O resto do conto já se adivinha: madrasta e meia-irmã, cobiçosas do ouro, repetem o que julgam ser o fácil caminho do enriquecimento. A meia-irmã, obedecendo à mãe, segue para a fonte, atira-se com o fuso, descobre no caminho o que a primeira tinha descoberto, mas egoísta e má não faz nada do que lhe é pedido. Quando fica em casa da Mãe Holle ao terceiro dia já não obedece, e quando pede para voltar em vez de chuva de ouro é castigada com uma chuva de pez que não mais se descola dela:
" enquanto foi viva nunca  o pez lhe saiu do corpo".
No cap. IX de L'Interprétation des Contes de fées, de Marie Lousie von Franz, refere-se ela à questão da SOMBRA (que seria o Animus,  no caso do Feminino) que raramente aparece.
Contos em que o universo seja apenas de mulheres, irmãs, como neste caso, enquadradas por uma mãe-madrasta e a Mãe Holle ( o que faria, na opinião da erudita o Quatro que estrutura o caminho do progresso interior, o quotidiano contraposto ao arquétipo fundador) não necessitam na verdade que a Sombra do Animus se revele claramente. Por uma razão simples, a mulher já está, pela sua própria essência, mais perto da natureza, do sentimento, do irracional que é impulso intuitivo e condutor de vida.
As mulheres e a sua Sombra - natureza e instinto- são nas mulheres factores já muito mais próximos do que em geral nos homens ( que esses sim carecem de uma Anima complementar). Nas mulheres há uma espécie de movimento pendular, como o da lua, de lua nova a lua cheia e pelo meio crescendo ou decrescendo. É este o seu segredo e asim o vemos nas figurações alquímicas, mulher-lua, homem-sol: neste Razão naquela Emoção ou sentimento.

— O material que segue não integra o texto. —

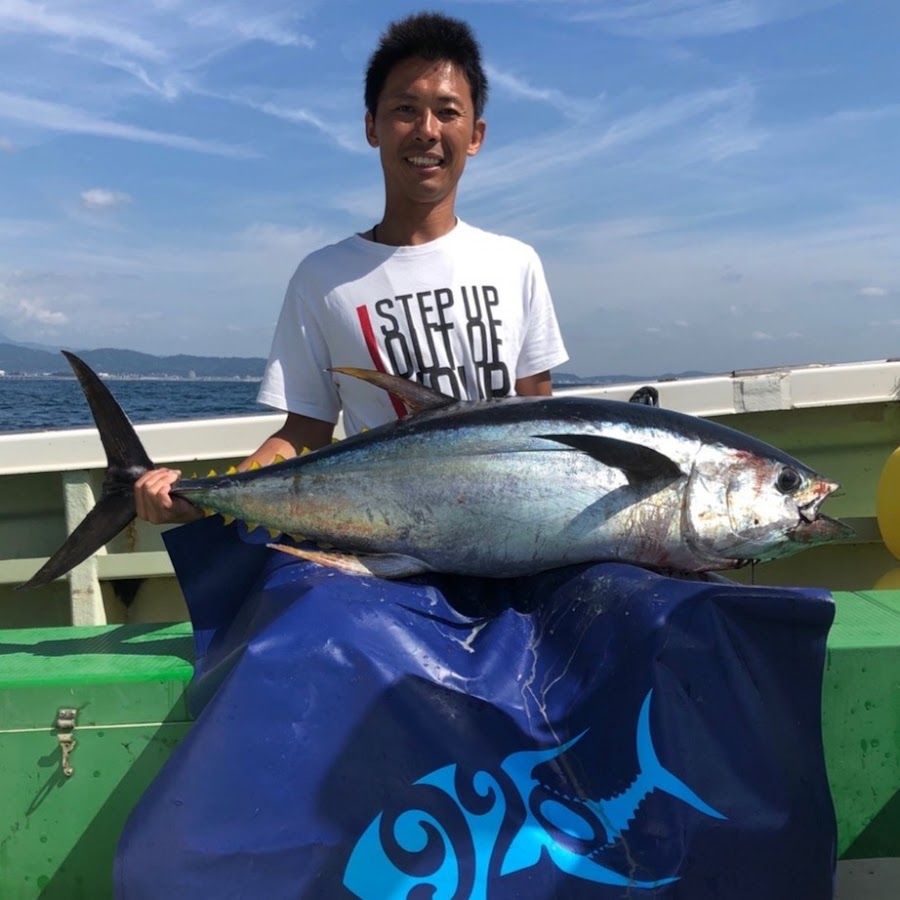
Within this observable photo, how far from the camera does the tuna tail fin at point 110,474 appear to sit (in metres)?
2.10

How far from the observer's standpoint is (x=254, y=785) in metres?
1.38

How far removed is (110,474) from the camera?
2.15 m

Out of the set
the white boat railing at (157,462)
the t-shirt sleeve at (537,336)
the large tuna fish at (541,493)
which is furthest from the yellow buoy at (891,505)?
the t-shirt sleeve at (537,336)

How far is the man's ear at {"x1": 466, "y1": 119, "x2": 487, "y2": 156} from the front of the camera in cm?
240

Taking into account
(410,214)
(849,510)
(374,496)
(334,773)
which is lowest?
(849,510)

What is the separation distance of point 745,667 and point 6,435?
10.3 ft

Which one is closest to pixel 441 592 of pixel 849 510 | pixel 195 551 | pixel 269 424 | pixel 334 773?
pixel 334 773

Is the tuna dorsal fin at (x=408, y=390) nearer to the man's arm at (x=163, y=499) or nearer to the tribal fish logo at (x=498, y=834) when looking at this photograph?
the man's arm at (x=163, y=499)

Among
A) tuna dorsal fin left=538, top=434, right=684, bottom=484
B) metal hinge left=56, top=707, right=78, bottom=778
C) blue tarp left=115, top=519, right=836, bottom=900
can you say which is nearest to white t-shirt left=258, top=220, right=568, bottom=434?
tuna dorsal fin left=538, top=434, right=684, bottom=484

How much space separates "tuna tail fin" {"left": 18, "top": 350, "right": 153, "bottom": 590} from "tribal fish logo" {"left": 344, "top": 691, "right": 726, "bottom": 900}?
3.75ft

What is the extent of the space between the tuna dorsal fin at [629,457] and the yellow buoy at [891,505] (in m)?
1.77

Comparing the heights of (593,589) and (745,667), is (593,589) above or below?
above

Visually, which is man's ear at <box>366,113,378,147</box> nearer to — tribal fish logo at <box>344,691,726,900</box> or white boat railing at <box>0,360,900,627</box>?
white boat railing at <box>0,360,900,627</box>

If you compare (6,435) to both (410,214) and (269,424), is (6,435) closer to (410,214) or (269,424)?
(269,424)
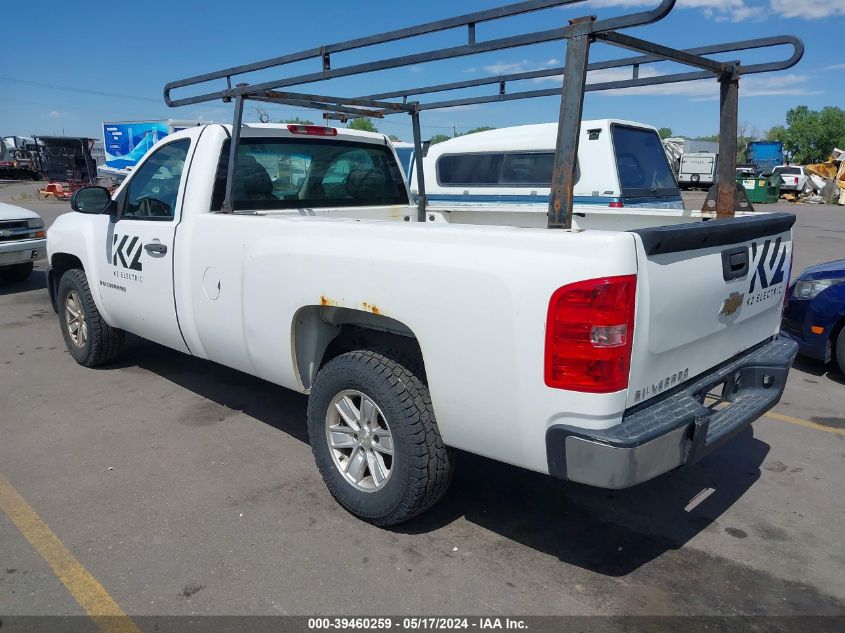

Voltando finalmente ao mistério intrigante da gravura, eis o que se verifica: uma discreta cristianização do culto feminino da Natureza, que ocupa, ainda assim o coração da narrativa ilustrada. O Sr. Inverno é aqui o Rei, um Animus poderoso, no alto do seu rochedo, comandando de espada na mão os elementos que estão ao seu dispôr, as pequenas pulsões anímicas de gnomos e duendes.  Adivinha-se, no rosto da figura feminina ainda verdejante, a fúria de ter de ser reprimida. Agarra-se a um ramo, mas em vão, como sabemos. Pois lá em cima, ao lado do Sr. Inverno, a Mãe Holle já está a despejar as penas do colchão, que são a neve que cobrirá a terra. Ele manda, ela, também coroada, colocada um pouco abaixo dele na imagem, obedece e parece aceitar bem essa sua tarefa.  Algumas das crianças já apontam para o céu, onde se adivinha a chegada de um culto novo, também de vida - uma árvore está a descer  nas nuvens - mas o olhar do Inverno ( que seria aqui um Animus temendo ser rejeitado) não deixa de ser inquietante.
Claro que não sabemos como se desenrolou, neste caso, a inspiração do artista.A oposição parece ser entre o Masculino Inverno e a Feminina e furiosa Primavera. Frau Holle, apenas medianeira.
Mas será essa a moral? Que toda a oposição se resolve mediando?
Este conto, que não foi escolhido por Maria Louise von Franz para o cap. da Sombra no Feminino, revela aqui, no Sr. Inverno, uma Sombra poderosa a comandar as forças da Natureza, a Primavera, por um lado e a Mãe Holle, que neste processo de transformação não pode de modo nenhum ser ignorada.
Como talvez não possamos ignorar que toda a mediação  se esconde num cristianismo que, descendo embora envolto em nuvens, devagar vai avançando?
Mas na verdade tudo isto é secundário face à beleza e ao mistério que envolve a produção deste artista.